軽く応じる声は、まだ笑っている。それが触れあった体から直接的に伝わってきて胸がいっぱいになる。今の俺の状態は、ときめいているとしか言えないと思う。すごくときめている。ハルが笑うだけで百回惚れ直せる。
―状況に浮かれて頭の悪い思考に陥っているらしい。流石にこんなことまでは言葉にできない。

「どうです、癒し効果ありますか?」
「最高」
「それは良かった」
「このまま勉強したら一日中続けられそう」
「はは、そんなに?」
「うん」

ハルは細くて引き締まっている。腕を回した腰にも背中にも柔らかい所はなくて、脂肪の存在が疑わしいくらいだ。そんな硬い体なのにどうしてこんなにも抱き心地がよくて、しっくり来るのだろう。

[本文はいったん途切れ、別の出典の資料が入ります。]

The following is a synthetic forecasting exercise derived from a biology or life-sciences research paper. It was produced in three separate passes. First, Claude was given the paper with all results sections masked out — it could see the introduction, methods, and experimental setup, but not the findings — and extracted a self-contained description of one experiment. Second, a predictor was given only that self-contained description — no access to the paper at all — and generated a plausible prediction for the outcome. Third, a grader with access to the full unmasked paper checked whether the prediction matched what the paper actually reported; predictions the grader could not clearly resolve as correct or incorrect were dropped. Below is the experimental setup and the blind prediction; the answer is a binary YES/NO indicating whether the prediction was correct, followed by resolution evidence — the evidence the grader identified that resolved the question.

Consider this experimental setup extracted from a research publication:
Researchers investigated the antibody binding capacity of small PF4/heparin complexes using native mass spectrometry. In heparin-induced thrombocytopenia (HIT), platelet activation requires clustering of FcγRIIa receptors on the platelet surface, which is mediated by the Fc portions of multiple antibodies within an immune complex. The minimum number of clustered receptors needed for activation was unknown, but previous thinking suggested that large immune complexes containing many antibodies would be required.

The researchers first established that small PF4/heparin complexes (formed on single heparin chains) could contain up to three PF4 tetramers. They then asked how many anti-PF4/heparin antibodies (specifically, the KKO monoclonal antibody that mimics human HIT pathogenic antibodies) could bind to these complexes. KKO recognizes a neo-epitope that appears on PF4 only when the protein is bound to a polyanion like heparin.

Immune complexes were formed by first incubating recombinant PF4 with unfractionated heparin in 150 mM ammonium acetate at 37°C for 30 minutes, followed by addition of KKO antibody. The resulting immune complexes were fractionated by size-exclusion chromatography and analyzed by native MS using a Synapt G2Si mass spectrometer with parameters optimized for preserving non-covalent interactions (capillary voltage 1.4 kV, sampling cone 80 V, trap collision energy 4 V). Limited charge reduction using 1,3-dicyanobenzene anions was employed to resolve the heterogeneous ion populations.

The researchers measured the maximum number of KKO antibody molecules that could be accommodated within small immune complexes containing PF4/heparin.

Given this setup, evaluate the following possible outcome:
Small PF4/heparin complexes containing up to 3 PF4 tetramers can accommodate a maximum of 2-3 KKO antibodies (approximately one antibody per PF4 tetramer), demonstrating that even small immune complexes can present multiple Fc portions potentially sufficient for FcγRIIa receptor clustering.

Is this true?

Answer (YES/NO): NO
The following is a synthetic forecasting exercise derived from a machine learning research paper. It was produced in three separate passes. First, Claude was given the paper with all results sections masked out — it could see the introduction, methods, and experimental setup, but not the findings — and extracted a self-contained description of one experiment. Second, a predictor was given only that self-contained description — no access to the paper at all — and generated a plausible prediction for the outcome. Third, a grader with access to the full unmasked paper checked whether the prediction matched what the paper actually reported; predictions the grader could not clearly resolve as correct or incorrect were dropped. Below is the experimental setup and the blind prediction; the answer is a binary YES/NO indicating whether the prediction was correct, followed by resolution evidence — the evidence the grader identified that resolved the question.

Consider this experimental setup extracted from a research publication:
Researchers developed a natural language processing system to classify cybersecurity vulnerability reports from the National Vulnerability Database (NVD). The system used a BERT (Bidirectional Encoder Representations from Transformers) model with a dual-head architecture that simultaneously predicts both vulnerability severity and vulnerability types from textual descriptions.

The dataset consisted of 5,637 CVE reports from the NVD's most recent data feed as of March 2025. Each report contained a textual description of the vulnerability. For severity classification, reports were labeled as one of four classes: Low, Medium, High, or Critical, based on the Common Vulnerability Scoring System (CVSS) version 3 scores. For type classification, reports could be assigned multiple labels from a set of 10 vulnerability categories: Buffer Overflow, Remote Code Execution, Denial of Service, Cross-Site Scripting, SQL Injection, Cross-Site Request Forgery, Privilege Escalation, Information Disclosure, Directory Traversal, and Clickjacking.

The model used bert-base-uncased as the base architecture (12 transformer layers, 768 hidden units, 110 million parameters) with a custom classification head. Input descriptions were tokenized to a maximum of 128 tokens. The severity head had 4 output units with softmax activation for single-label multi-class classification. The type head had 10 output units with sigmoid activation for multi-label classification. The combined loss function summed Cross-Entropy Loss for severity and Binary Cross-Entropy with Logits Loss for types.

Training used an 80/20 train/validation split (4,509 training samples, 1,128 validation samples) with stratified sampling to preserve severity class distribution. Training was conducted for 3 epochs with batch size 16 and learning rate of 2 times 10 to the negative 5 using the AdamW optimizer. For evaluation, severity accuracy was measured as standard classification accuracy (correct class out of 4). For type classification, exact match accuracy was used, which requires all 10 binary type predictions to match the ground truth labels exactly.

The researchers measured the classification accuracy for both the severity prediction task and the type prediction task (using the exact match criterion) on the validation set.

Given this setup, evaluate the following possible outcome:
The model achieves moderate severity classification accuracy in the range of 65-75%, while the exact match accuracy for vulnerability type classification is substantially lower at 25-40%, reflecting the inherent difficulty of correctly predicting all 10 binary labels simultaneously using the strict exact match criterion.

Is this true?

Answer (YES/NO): NO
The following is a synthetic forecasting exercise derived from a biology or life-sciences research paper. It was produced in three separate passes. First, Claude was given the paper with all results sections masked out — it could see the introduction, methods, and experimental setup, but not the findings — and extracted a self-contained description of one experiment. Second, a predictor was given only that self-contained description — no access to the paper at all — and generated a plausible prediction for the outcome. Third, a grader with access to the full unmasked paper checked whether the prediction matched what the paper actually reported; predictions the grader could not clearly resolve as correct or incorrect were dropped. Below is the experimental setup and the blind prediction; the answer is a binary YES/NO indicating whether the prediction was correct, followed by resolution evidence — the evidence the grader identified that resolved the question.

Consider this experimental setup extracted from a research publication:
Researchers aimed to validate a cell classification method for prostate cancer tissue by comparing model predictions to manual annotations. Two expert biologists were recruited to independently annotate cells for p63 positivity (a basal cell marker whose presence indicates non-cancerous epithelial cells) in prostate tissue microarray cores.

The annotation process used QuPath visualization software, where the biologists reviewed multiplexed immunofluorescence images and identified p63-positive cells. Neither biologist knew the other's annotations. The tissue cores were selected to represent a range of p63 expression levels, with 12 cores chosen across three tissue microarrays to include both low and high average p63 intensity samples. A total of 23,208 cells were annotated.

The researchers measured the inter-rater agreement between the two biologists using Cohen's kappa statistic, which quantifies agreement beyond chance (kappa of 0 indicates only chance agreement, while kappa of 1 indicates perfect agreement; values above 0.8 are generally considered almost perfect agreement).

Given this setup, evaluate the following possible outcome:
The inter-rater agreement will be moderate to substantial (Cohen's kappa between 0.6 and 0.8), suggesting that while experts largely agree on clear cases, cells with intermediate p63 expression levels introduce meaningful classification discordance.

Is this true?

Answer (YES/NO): NO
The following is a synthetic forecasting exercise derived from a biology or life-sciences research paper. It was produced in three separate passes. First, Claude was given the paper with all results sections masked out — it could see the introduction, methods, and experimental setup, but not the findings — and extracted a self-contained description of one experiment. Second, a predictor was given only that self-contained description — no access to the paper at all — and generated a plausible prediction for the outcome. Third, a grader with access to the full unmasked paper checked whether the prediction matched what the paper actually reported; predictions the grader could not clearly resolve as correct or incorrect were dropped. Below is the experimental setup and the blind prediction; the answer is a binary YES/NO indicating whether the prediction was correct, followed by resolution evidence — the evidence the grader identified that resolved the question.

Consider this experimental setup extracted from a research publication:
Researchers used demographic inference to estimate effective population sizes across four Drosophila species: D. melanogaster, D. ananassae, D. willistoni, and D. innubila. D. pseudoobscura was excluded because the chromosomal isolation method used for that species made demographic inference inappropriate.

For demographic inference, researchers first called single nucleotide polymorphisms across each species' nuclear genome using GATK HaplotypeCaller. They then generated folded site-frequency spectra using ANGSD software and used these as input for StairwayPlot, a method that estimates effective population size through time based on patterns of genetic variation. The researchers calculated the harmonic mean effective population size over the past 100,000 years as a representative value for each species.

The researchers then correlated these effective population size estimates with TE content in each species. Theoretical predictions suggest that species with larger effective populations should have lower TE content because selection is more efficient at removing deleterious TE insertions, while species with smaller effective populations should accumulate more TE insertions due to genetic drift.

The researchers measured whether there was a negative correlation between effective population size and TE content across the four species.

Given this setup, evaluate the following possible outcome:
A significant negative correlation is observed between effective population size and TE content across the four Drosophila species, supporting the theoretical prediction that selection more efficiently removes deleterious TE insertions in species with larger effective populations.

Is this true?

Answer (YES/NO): NO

緊張が和らぐと、心地よさが増した。

「キヨ先輩」
「……ん?」
呼びかけに目を閉じたまま反応する。

「もうすぐ試験でしょう」
「そうだな―」
「俺、しばらく来ない方がいいんじゃないですか?」
「ん―、えっ!?」

ついぼんやりと上の空で返事をしていた俺は、ハルの口から出た台詞に強制的に現実へと引き戻された。ばっと体を離して、それでもまだ近い距離のまま、ハルの顔を見る。切れ長の目を軽く見開いたハルは、純粋に俺が突然動いたことに驚いているようで、それが自分の発言によってだとは思ってもいない様子だ。

直前の発言が含むところをその目から導き出そうとしながら何故かと問うた俺の声は、どう聞いても悲しげで情けないものだった。
え、と声を漏らしたハルが動揺した様子で少し首を傾げる。